### [DATA BLOCK]
++++++

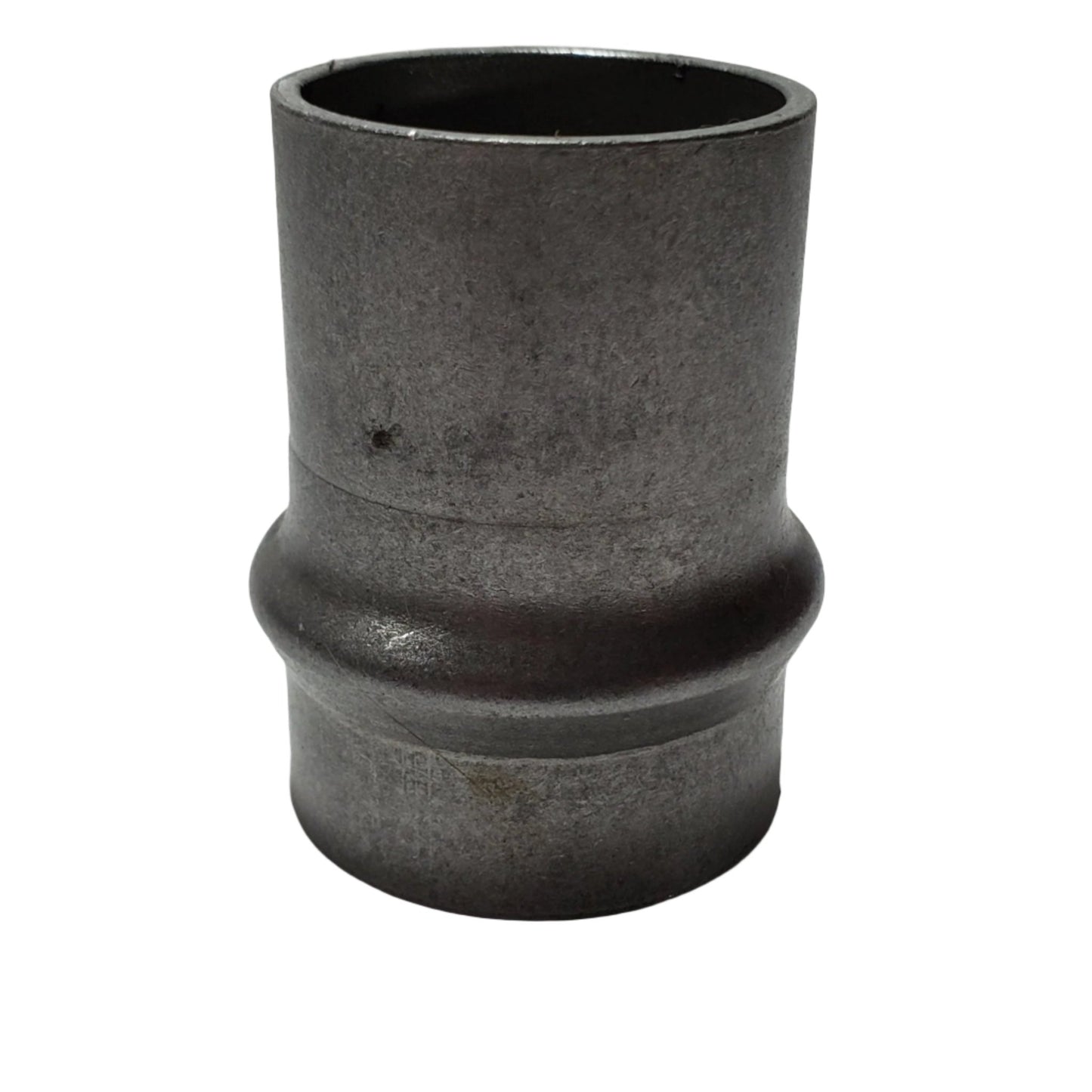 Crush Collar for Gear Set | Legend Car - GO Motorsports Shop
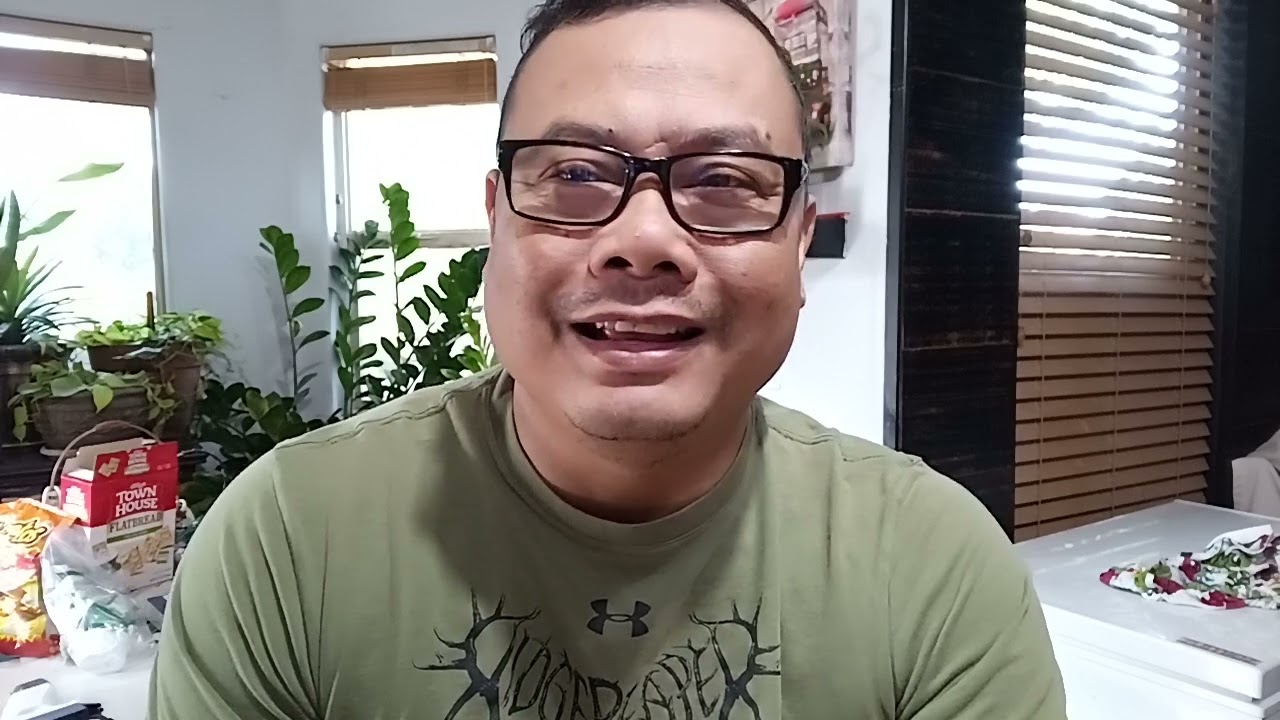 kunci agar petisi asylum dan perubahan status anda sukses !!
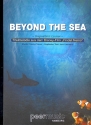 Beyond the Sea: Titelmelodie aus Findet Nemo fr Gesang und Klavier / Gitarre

++++++

### [EXERCISE BRIEF]
Print out the complete listing above exactly, dropping each image.

### [ANSWER SECTION]
 Crush Collar for Gear Set | Legend Car - GO Motorsports Shop
 kunci agar petisi asylum dan perubahan status anda sukses !!
 Beyond the Sea: Titelmelodie aus Findet Nemo fr Gesang und Klavier / Gitarre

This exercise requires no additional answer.